*待解问题*
请把下面的记录逐行原样摘录出来，一字不改。

*所给数据*
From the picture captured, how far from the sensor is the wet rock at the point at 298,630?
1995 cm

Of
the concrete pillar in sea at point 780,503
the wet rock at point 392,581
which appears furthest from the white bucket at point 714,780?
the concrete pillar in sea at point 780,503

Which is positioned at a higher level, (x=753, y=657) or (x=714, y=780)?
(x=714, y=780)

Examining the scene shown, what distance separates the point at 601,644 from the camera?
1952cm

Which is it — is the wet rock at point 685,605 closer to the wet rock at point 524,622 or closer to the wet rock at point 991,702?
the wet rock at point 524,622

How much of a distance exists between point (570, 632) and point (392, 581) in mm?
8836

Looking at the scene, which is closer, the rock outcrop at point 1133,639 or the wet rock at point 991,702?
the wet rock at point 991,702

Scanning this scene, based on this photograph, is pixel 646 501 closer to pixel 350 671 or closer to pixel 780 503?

*本题答案*
From the picture captured, how far from the sensor is the wet rock at the point at 298,630?
1995 cm

Of
the concrete pillar in sea at point 780,503
the wet rock at point 392,581
which appears furthest from the white bucket at point 714,780?
the concrete pillar in sea at point 780,503

Which is positioned at a higher level, (x=753, y=657) or (x=714, y=780)?
(x=714, y=780)

Examining the scene shown, what distance separates the point at 601,644 from the camera?
1952cm

Which is it — is the wet rock at point 685,605 closer to the wet rock at point 524,622 or closer to the wet rock at point 991,702?
the wet rock at point 524,622

How much of a distance exists between point (570, 632) and point (392, 581) in mm?
8836

Looking at the scene, which is closer, the rock outcrop at point 1133,639 or the wet rock at point 991,702?
the wet rock at point 991,702

Scanning this scene, based on this photograph, is pixel 646 501 closer to pixel 350 671 or closer to pixel 780 503?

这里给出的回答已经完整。